President’s Revised Pitch, “If you like your plan, you can keep it if it hasn’t changed” rated “Pants-on-Fire” by Politifact

November 6th, 2013

This dishonesty is really, really troubling.

According to Obama, “What we said was you can keep (your plan) if it hasn’t changed since the law passed.”

But we found at least 37 times since Obama’s inauguration where he or a top administration official made a variation of the pledge that if you like your plan, you can keep it, and we never found an instance in which he offered the caveat that it only applies to plans that hadn’t changed after the law’s passage. And seven of those 37 cases came after the release of the HHS regulations that defined the “grandfathering” process, when the impact would be clear.

While Sebelius’ teleconference with reporters did provide that sort of caveat, in other instances, such as her blog post, she focused on the upside, not the downside.
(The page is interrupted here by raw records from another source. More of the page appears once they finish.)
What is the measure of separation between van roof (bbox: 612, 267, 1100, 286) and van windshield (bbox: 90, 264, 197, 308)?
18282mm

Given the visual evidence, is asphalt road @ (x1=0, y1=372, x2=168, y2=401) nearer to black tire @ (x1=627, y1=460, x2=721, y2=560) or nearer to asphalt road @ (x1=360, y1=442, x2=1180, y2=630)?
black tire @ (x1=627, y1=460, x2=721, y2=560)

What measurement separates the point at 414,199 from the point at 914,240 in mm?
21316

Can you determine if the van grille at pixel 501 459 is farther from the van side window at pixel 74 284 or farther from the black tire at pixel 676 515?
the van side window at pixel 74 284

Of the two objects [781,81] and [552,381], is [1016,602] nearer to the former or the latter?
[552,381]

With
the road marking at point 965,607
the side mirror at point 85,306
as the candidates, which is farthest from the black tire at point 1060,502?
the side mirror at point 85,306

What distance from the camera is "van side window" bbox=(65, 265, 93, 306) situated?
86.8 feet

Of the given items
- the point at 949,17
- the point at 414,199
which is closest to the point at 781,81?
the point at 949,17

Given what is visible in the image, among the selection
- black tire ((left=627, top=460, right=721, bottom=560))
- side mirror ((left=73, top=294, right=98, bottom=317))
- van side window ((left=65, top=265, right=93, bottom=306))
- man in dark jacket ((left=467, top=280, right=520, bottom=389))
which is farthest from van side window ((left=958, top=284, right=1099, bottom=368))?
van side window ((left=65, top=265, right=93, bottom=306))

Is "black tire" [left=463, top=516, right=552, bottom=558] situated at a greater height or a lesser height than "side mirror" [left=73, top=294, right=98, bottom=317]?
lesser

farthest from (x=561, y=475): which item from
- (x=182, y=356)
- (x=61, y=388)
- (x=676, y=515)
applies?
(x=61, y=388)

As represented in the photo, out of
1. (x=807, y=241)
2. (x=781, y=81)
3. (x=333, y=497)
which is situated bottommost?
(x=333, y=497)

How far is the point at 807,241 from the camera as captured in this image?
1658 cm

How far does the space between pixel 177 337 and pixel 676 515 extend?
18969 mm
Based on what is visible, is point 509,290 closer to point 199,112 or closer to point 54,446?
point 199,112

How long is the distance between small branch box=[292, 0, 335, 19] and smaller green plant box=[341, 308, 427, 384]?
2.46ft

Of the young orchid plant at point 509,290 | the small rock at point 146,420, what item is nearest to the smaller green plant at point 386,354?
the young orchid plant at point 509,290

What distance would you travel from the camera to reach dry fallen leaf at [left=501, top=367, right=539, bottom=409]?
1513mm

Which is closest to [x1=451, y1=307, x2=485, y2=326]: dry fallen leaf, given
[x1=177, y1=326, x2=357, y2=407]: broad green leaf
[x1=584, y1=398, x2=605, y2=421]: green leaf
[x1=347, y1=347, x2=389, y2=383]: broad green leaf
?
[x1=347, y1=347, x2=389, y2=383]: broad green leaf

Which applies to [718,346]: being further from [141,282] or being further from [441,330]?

Her one mention of the extent to which grandfathered plans might be doomed strikes us as the equivalent of the fine print on a television commercial running in heavy rotation. Obama is ignoring the overwhelming majority of times he addressed the issue, where most people would have heard it. We rate his claim Pants on Fire.

As I argue in this Op-Ed, this was only one of three broken promises the President made. You can keep your policy, your taxes won’t go up, and you premiums will go down.